Two Principles for Cycling Training
There are two ways to improve your cycling speed and endurance: upgrading and improving the bicycle itself, and improving your own physical fitness.
If you think of it in terms of a car, you could say it's like the body and the engine.
By making the body lighter or stronger, a car can run faster and more powerfully.
Also, by strengthening the engine, the car's speed and power are enhanced.
The same applies to cycling.
In this analogy, you are the engine.
Two Principles for Physical Training
There are two principles in training:
The "principle of progressive overload" and the "principle of specificity."
These terms often appear in fitness and bodybuilding magazines, but to put it simply, the first, "principle of progressive overload," means that the load needs to be adjusted as you grow.
Immediately after starting training, too heavy a load can actually damage your body, and as training progresses, a light load will not lead to any growth.
The other, "principle of specificity," means that training should be appropriate for your goal.
Do you want to be a hill climber, a sprinter, or an all-rounder?
You need to train accordingly.
Principle of Progressive Overload (Optimal Load at Each Stage)
To use a game (RPG) analogy, it's like trying to fight a boss immediately after starting the game and getting instantly defeated.
Also, it's like hunting slimes after reaching a level where you can defeat a boss; you won't gain experience points or level up.
When explained this way, it seems obvious, but in reality, many people who start cycling training train aimlessly, doing the same exercises indefinitely until they become easy, leading to a state of "maintenance."
When training with push-ups or sit-ups, you push your limits by doing one or two more repetitions even when you think you've reached your "limit" or "can't do any more."
If you decide to do "100 sit-ups every day," you won't be able to grow.
The "progressive" aspect means that your goals constantly need to be updated.
Initially, 10 sit-ups a day is fine.
Then it becomes 12, then 30... this leads to growth.
Principle of Specificity (Training Appropriate for Your Goal)
If you want to improve your climbing, but there are no mountains nearby, continuously practicing on flat roads will result in little progress.
Since training locations are likely limited, just riding your usual route in your usual way will mostly train you for criterium races.
For example, when hill climbing, the bicycle's setup is different, your body posture is different, and the muscles used are also different.
Even if you train for about 5 hours a week, there will be a huge difference after six months or a year between training for your specific goal and not.
Even if mountains aren't feasible for training, aren't there steep hills nearby?
If you look, you'll probably find some.
Since 70% of Japan is mountainous, flat roads are actually scarcer.

Even if you try to find them by driving around urban areas, you often won't.
By cycling as part of your training, you'll understand the gradient of the roads and discover unexpected slopes in unexpected places.
Overcoming hills is a requirement and an unavoidable element for all cyclists on the road.
Know Thyself
When considering training tailored to yourself, it's important to know yourself.
Whether you have slender arms or strong legs, you're bound to have unique characteristics.
It's absolutely impossible for 100 people to have exactly the same body.
Naturally, there should be 100 different training methods.
If you hire a professional trainer, they would devise a training plan suited for you, but in terms of getting to know yourself, it's better to think for yourself.
What do I want to become? → What do I need to train for that?
What are my strengths? → How and where do I train to further develop those strengths?
Think this way and create a logical training plan.

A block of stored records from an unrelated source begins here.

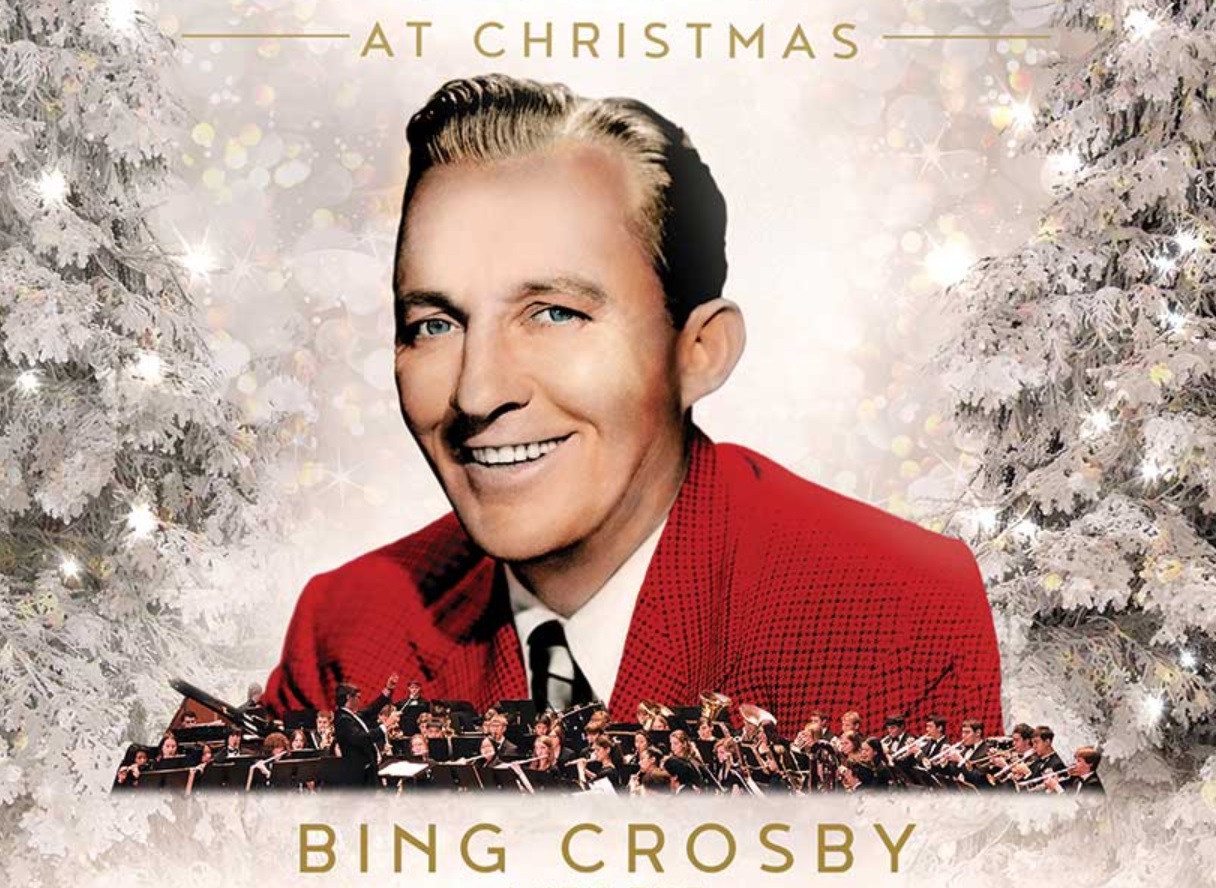 Bing Crosby – White Christmas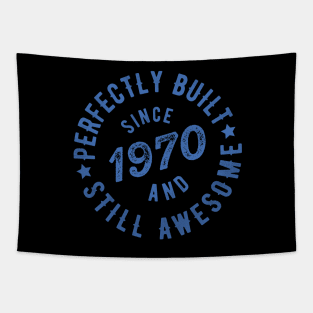 Born in 1970 T Shirt Tapestry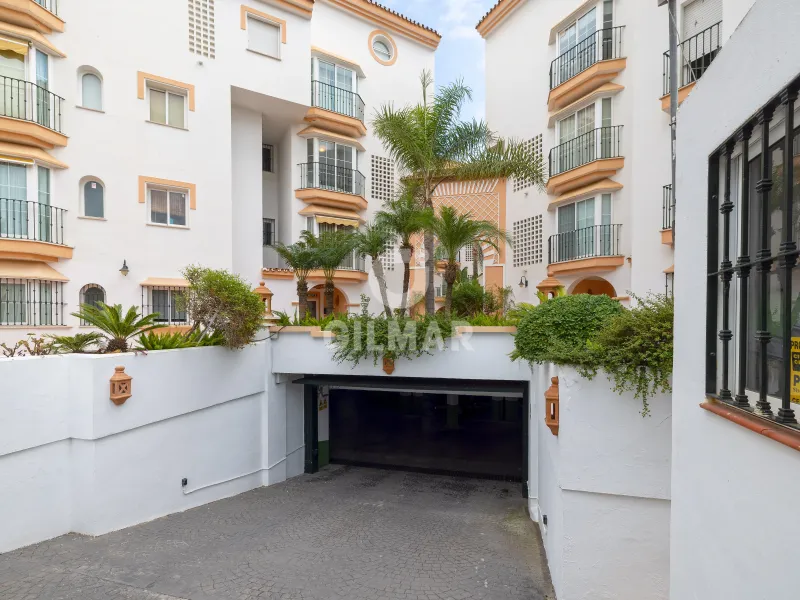 Apartment in Puerto Banús - Málaga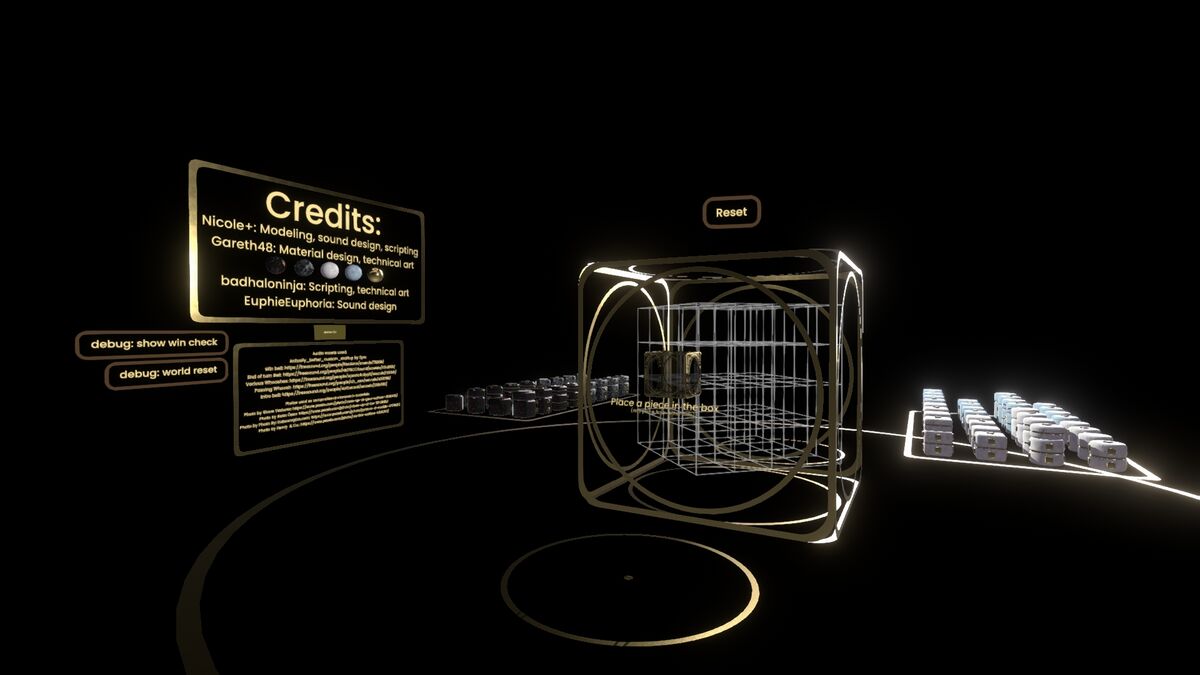 Quarto 3D - Resonite Wiki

If you remember the "principle of progressive overload" and the "principle of specificity" at that time, your plan should not go astray.

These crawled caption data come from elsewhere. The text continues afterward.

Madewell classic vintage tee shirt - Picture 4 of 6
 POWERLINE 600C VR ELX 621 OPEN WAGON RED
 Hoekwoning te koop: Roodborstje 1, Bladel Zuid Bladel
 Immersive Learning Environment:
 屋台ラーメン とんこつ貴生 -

Don't Sacrifice Anything for Training
When I look at the training menus of highly disciplined individuals, sometimes they try to spend all their time on training except for eating, sleeping, and working.
This can lead to sacrificing family time and meal times.

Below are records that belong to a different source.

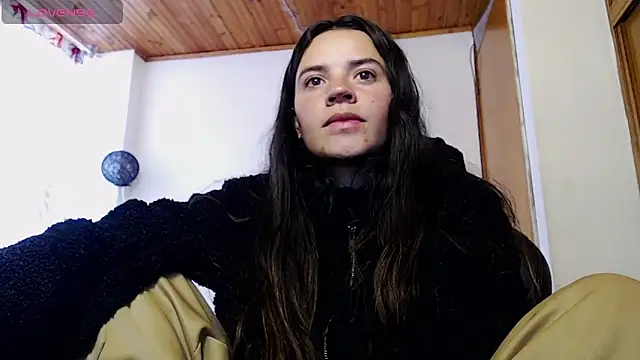 Skylar Serenity online show from October 30, 7:44 pm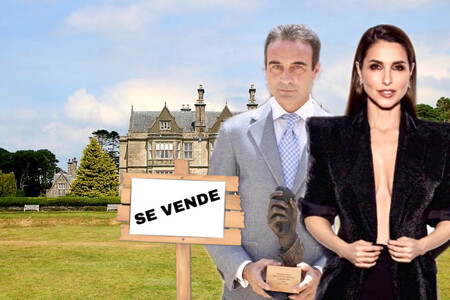 Ponce y Paloma Cuevas venden el palacete en el que fueron felices: 'Cetrina', una finca valorada en millones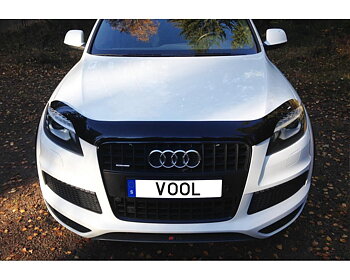 Huvskydd - Audi Q7 2004-2015
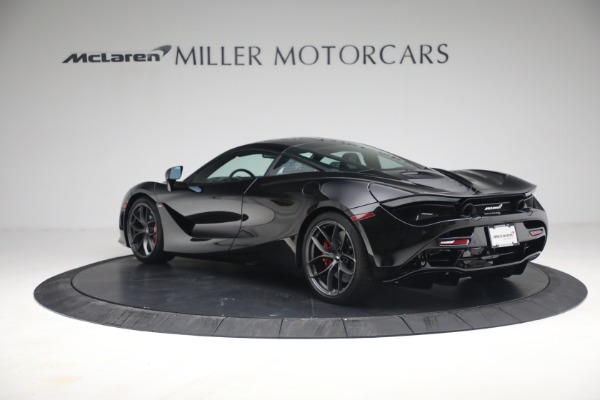 Used 2021 McLaren 720S Performance for sale Sold at Maserati of Westport in Westport CT 06880 5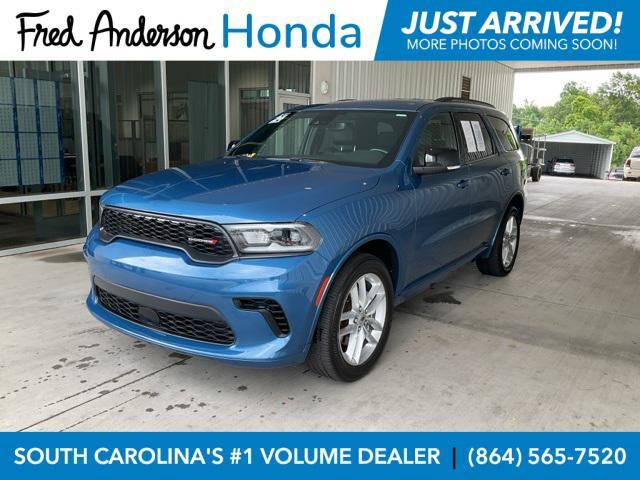 used 2024 Dodge Durango car, priced at $38,539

It's unsustainable, and for a fulfilling life, I believe it's important to value family and work as well.
So, instead of a daily plan, try to create a plan for about a week. For example, switch your commute to school or work to cycling and train with a little extra time in the mornings and evenings, or since Wednesday is a fixed-hours day, concentrate your training from Wednesday evening.
Since the amount of free time you have on weekdays and weekends naturally differs, if you decide on something like "1 hour of practice every day!", weekdays will be too tight, and weekends will be too relaxed.
A training plan becomes clearer when you write it down on paper, rather than just vaguely thinking about it in your head.
By checking how much time you spend on what, you might discover unexpected inefficiencies, and clarify what you enjoy and what you are particular about. This allows you to value those aspects while finding time for training without overextending yourself.
These days, smartphone calendar functions are very advanced, so it might be a good idea to start by recording how you spent your time for one week.
Then, for the next week, make some improvements, and after trying them out, attempt further improvements for the following week—this too is "progression."
Summary
When training, aim for a routine that suits you and aligns with your goals.
Pushing yourself too hard from the start is not good for your body, and it's meaningless if it's too tough to continue.
Try to make a plan for achieving your goals that is enjoyable, yet occasionally challenging.